### Source text
════════
Returns a dictionary with keys 'input_ids' and 'attention_mask', with two tensors the 'input ids' tensor and the 'attention_mask' tensor.
input_ids are unique ids.

## Predictions

In [None]:
# Prevent gradient computation

with torch.no_grad():
    outputs = model(**batch) 
    predictions = torch.softmax(outputs.logits, dim=1)      # Apply softmax to convert model logits to probabilities
    labels = torch.argmax(predictions, dim=1)              # Find the index of the class with the highest probability for each example
    labels = [model.config.id2label[label_id] for label_id in labels.tolist()]
    pprint(outputs)
    pprint(predictions)
    pprint(labels)

In [None]:
# Define the number of decimal places to round to
decimal_places = 2
# Round the probabilities
rounded_probabilities = torch.round(predictions * 10**decimal_places) / (10**decimal_places)
# Print the rounded probabilities
print(rounded_probabilities)

### Saving

In [None]:
save_directory = "your_dir"
tokenizer.save_pretrained(save_directory)
model. save_pretrained(save_directory)

tokenizer = AutoTokenizer.from_pretrained(save_directory)
model = AutoModelForSequenceClassification.from_pretrained(save_directory)
════════
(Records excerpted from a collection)
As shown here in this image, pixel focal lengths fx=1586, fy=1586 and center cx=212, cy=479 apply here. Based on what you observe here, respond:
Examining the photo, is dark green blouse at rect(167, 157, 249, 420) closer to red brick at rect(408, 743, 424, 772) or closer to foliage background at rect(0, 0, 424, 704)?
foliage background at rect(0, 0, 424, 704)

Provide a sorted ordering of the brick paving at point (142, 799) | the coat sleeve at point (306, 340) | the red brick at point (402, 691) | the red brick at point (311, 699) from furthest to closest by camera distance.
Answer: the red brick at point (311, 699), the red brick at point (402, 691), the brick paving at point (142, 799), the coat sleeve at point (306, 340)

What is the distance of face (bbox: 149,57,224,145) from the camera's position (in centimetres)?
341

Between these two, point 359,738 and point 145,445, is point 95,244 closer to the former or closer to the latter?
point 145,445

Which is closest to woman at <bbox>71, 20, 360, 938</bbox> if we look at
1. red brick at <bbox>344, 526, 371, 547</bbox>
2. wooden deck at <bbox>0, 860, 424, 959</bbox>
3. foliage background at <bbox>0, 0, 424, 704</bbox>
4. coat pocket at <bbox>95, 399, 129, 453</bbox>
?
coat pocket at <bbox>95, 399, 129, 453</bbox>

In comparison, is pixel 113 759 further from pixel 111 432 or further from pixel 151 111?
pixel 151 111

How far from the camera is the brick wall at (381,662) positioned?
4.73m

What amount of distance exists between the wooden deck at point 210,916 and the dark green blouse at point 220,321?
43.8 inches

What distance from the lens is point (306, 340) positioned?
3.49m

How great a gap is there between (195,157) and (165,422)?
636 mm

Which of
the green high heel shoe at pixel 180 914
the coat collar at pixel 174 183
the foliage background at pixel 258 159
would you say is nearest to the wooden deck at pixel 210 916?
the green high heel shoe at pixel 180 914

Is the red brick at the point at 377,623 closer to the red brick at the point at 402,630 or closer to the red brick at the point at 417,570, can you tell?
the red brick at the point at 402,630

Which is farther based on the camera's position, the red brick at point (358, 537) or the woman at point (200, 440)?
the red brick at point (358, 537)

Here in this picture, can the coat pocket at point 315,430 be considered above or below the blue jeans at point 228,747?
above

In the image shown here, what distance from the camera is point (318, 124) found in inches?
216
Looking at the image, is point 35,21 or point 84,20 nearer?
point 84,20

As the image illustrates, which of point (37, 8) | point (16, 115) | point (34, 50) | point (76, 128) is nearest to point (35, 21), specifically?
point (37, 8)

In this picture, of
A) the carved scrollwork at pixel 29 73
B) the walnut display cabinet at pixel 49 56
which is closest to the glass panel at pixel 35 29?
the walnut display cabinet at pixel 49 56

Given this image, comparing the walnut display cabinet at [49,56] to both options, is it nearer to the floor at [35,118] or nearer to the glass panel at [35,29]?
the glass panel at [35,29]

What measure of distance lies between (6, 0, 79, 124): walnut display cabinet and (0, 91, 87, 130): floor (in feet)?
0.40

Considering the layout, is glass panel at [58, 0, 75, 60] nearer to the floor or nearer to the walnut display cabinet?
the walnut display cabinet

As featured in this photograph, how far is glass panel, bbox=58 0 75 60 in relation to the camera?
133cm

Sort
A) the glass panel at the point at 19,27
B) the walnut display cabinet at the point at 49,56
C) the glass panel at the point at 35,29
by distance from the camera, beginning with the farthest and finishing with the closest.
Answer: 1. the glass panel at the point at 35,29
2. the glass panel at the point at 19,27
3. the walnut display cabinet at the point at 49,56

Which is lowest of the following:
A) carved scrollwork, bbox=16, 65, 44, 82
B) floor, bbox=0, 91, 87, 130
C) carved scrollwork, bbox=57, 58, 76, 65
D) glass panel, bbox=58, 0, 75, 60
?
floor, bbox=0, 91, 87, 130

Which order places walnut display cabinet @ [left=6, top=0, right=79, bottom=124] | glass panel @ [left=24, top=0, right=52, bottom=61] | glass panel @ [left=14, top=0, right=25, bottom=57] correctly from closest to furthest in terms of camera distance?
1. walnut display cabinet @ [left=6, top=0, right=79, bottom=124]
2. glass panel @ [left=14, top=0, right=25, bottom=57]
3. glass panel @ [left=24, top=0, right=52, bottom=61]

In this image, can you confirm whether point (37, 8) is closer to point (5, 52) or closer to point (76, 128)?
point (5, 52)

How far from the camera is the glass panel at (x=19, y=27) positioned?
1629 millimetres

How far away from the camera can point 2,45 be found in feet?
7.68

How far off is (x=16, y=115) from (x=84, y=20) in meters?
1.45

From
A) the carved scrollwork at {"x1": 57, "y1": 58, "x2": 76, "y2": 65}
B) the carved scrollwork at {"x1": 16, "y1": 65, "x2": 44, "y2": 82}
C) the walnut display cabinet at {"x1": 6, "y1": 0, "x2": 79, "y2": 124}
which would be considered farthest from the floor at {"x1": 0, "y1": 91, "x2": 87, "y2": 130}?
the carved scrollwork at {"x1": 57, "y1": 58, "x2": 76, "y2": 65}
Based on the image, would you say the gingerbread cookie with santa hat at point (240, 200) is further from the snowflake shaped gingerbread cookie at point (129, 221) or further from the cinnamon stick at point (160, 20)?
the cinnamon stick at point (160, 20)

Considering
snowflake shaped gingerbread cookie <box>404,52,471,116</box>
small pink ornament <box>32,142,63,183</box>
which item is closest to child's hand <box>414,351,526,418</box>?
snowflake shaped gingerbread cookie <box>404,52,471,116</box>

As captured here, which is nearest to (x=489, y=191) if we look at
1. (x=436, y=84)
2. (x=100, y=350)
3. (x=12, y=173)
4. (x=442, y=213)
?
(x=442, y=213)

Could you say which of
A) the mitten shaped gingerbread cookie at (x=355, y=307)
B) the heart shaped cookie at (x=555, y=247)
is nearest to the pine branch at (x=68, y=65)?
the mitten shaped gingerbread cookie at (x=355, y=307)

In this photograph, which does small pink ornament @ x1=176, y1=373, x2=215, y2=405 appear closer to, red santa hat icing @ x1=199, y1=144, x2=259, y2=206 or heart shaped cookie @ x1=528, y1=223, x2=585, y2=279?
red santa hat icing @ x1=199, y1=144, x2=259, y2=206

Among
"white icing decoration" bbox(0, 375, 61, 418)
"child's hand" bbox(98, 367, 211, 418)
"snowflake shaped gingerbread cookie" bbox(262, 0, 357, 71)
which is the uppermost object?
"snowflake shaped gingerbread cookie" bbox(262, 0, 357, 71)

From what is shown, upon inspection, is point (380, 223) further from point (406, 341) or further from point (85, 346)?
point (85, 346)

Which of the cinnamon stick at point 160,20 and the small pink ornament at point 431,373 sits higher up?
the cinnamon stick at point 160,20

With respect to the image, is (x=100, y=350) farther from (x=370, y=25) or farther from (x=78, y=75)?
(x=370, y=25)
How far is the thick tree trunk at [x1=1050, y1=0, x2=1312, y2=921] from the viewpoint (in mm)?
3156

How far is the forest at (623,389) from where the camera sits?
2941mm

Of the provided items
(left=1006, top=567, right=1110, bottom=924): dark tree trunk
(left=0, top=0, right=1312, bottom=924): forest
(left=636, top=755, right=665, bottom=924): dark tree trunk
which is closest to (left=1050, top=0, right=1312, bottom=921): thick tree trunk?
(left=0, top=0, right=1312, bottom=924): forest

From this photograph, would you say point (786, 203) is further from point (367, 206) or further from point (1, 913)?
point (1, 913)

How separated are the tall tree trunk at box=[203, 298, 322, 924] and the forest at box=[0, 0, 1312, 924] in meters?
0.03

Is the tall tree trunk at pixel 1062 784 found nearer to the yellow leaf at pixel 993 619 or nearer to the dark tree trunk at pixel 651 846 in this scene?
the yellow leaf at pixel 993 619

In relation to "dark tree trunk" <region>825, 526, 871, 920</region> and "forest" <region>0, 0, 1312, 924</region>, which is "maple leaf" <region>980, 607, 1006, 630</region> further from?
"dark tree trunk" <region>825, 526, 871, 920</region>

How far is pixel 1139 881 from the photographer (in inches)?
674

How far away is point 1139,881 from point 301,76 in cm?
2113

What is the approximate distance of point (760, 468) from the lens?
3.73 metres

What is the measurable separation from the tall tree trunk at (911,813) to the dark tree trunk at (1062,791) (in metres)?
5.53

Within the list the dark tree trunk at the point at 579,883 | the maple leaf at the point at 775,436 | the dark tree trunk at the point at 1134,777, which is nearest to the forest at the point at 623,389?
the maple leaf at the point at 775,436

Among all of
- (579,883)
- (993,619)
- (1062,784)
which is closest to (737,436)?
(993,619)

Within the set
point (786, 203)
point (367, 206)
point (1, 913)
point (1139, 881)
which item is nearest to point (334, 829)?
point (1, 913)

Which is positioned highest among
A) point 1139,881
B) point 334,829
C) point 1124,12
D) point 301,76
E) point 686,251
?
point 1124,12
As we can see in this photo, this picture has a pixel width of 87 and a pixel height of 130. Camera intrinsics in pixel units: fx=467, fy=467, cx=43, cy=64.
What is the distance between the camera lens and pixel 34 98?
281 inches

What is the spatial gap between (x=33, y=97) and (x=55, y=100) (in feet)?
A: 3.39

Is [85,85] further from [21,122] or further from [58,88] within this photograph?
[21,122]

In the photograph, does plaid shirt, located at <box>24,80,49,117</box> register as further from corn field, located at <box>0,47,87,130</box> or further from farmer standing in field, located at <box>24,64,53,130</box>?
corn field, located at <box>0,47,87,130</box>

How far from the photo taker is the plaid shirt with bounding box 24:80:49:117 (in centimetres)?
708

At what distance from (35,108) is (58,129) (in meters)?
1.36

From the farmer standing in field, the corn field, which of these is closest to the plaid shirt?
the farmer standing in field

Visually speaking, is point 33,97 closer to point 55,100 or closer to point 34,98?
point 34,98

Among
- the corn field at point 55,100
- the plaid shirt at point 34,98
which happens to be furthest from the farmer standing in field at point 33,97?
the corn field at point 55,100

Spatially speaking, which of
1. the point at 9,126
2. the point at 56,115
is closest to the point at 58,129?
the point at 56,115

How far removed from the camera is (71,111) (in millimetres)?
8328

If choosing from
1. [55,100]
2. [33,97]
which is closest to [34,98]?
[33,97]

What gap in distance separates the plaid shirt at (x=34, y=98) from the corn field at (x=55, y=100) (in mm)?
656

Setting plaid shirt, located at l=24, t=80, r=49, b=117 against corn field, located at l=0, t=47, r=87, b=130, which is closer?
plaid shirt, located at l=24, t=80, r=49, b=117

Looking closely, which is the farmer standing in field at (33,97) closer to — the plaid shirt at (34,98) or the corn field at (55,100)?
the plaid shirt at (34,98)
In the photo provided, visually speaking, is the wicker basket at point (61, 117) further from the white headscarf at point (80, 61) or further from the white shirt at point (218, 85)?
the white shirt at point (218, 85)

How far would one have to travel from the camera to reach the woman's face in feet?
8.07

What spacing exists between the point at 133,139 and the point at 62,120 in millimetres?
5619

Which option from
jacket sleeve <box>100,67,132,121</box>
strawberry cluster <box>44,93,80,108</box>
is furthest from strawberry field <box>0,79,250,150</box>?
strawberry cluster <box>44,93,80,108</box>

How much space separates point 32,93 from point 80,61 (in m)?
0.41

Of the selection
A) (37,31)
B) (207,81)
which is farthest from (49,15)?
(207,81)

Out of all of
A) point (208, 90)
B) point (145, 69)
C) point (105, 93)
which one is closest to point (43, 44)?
════════
### What this exercise asks
[1] Using the source text, decide whether each statement is true: (a) the number of decimal places for rounding is set to 2; (b) softmax is applied along dimension 0; (c) the tokenizer and model are saved to a directory called "your_dir". For each, answer yes or no and quote the deciding words.
[2] Rescale part of the records. Begin at the line that has "Of the selection" and stop after the last line of the records. Reproduce only those lines, requests included, but multiply each coordinate in the answers by 1.8 and round to whole numbers, with halves rounding up.

### Written answers
[1]
(a) Yes: "decimal_places = 2"
(b) No: "torch.softmax(outputs.logits, dim=1)"
(c) Yes: "save_directory = "your_dir""

[2]
Of the selection
A) (37,31)
B) (207,81)
which is farthest from (49,15)?
(373,146)

Out of all of
A) point (208, 90)
B) point (145, 69)
C) point (105, 93)
which one is closest to point (43, 44)?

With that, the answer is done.